One of the many 'dirty little secrets' of the tech industry is that whereas PMR (perpendicular magnetic recording) bit-packing techniques are improving HDDs' sustained sequential transfer rates, those performance metrics still don't come anywhere close to swamping first-generation 1.5 Gbps SATA's capabilities (far from those of the 3 Gbps or upcoming 6 Gbps descendants). Granted, you can burst data into or out of a drive's integrated cache faster than you can transfer it to or from the rotating magnetic media sitting behind it, but RAM buffers are only tangibly meaningful in certain access profile situations, and they're to some degree mitigated by the system-side buffers supported by modern operating systems.

It's a reality that HDD suppliers (who, like their peers in other areas of the tech economy, have long sold customers on a 'bigger numbers is better' simplistic marketing mantra) will admit begrudgingly, anonymously, and sometimes only when under the influence of lip-lubricating intoxicants. And it's a reality, judging from a recent kerfuffle, that Apple also knows well. When early adopters compared specs of their latest-generation unibody 'Pro' MacBooks, they discovered that whereas HDD-based units reported 1.5 Gbps SATA capabilities in System Profiler (OS X's analogy to Windows' Device Manager), SSD-housing laptops claimed 3 Gbps speeds. Since the Nvidia core logic chipset was the same in both cases, the bewilderment was understandable.

Apple quickly released a firmware update that enabled 3 Gbps potential in all systems, regardless of their factory-installed mass storage subsystems' capabilities. But the release notes contained the money quote:

While this update allows drives to use transfer rates greater than 1.5Gbit/sec, Apple has not qualified or offered these drives for Mac notebooks and their use is unsupported.

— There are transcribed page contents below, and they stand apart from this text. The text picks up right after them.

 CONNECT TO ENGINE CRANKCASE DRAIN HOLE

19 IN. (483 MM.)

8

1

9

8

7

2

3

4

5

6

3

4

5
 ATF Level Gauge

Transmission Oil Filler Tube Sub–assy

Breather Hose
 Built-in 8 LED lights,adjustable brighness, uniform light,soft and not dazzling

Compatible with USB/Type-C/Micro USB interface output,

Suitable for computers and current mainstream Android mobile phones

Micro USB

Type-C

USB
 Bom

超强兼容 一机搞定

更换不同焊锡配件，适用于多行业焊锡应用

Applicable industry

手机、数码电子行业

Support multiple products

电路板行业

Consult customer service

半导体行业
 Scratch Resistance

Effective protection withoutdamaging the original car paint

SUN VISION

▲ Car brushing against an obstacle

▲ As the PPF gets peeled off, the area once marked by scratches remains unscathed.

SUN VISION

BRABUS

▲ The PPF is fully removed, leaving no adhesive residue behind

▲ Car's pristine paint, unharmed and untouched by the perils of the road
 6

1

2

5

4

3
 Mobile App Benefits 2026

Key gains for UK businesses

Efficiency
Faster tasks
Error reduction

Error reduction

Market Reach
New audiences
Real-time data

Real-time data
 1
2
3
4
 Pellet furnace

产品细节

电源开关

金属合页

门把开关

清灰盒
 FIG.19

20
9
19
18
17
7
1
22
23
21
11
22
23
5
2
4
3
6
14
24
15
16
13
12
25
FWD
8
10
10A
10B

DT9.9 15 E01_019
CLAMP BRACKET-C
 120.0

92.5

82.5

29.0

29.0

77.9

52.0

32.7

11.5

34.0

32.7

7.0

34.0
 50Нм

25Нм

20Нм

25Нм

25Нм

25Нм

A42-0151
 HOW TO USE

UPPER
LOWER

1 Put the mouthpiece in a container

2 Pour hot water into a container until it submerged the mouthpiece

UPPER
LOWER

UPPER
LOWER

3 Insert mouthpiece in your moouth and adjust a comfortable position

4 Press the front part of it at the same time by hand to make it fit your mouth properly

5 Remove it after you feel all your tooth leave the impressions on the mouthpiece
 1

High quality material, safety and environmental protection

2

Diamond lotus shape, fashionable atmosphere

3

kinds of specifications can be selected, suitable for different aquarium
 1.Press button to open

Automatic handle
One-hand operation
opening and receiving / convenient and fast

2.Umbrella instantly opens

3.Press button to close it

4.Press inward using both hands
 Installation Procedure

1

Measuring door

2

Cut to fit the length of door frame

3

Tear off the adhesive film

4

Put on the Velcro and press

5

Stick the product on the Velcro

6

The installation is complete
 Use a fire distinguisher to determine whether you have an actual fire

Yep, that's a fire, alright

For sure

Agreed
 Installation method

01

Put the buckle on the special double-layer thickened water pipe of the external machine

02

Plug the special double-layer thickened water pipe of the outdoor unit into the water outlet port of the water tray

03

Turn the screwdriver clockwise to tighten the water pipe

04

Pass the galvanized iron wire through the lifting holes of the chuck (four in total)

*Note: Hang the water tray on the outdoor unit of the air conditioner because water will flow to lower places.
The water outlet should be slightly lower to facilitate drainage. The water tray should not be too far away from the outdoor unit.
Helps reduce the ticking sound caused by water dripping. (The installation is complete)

Translation: regardless of what System Profiler might have claimed in the past, Apple's to date never shipped a system (even a high-end 'Pro' model) containing a HDD capable of 3 Gbps SATA transfer rates. This decision probably saved Apple a few pennies-to-dollars per system versus using drives that suppliers had qualified to full 3 Gbps SATA speeds, and it's a pragmatic one for the reasons described above.

Am I saying that SATA is of no benefit? Heavens no! Anyone who's ever built up a PC can attest to the simplification superiority of a slim serial interconnect versus the fat, flat parallel ribbon cables of the PATA (i.e. IDE) past. SATA's direct core logic controller-to-mass storage device 1:1 interface is also a notable improvement (performance- and other-wise) versus IDE's master/slave shared bus arrangement. And SCSI-reminiscent NCQ (native command queuing) further accelerates SATA's speed potential, by enabling the HDD to dynamically re-order incoming access requests dependent on what it's doing at the time and where it's read/write head(s) are currently located.

And am I saying that 3 and upcoming 6 Gbps SATA flavors are nothing but marketing hype? Again, no, but my enthusiasm here is specifically devoted to SSDs. My recent hands-on testing showcased SSDs' performance superiority over HDDs, particularly in read-intensive usage scenarios and double-particularly when access profiles contain a high percentage of random fetches. As SSDs' price tags at user-meaningful capacities continue to drop, nearing (and at some point plunging below) the $/GByte metrics of similar-sized HDD counterparts, SSD adoption will continue to expand, and latest-generation SATA versions will correspondingly shine.